INSTRUCTION
Turn every line of the listing below into a numbered list, leaving out the blank lines.

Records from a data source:
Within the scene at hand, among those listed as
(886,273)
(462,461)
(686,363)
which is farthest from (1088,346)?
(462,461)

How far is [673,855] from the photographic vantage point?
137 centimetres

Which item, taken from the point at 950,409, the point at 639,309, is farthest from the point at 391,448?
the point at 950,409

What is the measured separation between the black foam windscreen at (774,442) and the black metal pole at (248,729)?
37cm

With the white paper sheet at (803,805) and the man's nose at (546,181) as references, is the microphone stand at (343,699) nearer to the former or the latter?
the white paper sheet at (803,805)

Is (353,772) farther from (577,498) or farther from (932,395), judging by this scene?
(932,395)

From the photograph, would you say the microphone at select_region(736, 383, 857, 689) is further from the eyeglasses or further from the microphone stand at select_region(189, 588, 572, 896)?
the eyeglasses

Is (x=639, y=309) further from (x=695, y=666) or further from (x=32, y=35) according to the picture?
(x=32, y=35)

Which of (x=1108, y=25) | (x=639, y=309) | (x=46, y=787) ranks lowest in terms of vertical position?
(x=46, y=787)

RESULT OF THE EXERCISE
1. Within the scene at hand, among those listed as
2. (886,273)
3. (462,461)
4. (686,363)
5. which is farthest from (1088,346)?
6. (462,461)
7. How far is [673,855] from the photographic vantage point?
8. 137 centimetres
9. Which item, taken from the point at 950,409, the point at 639,309, is farthest from the point at 391,448?
10. the point at 950,409
11. What is the measured separation between the black foam windscreen at (774,442) and the black metal pole at (248,729)?
12. 37cm
13. With the white paper sheet at (803,805) and the man's nose at (546,181) as references, is the microphone stand at (343,699) nearer to the former or the latter?
14. the white paper sheet at (803,805)
15. Is (353,772) farther from (577,498) or farther from (932,395), judging by this scene?
16. (932,395)
17. From the photograph, would you say the microphone at select_region(736, 383, 857, 689) is further from the eyeglasses or further from the microphone stand at select_region(189, 588, 572, 896)?
18. the eyeglasses
19. Is (x=639, y=309) further from (x=695, y=666) or further from (x=32, y=35) according to the picture?
20. (x=32, y=35)
21. Which of (x=1108, y=25) | (x=639, y=309) | (x=46, y=787) ranks lowest in terms of vertical position?
22. (x=46, y=787)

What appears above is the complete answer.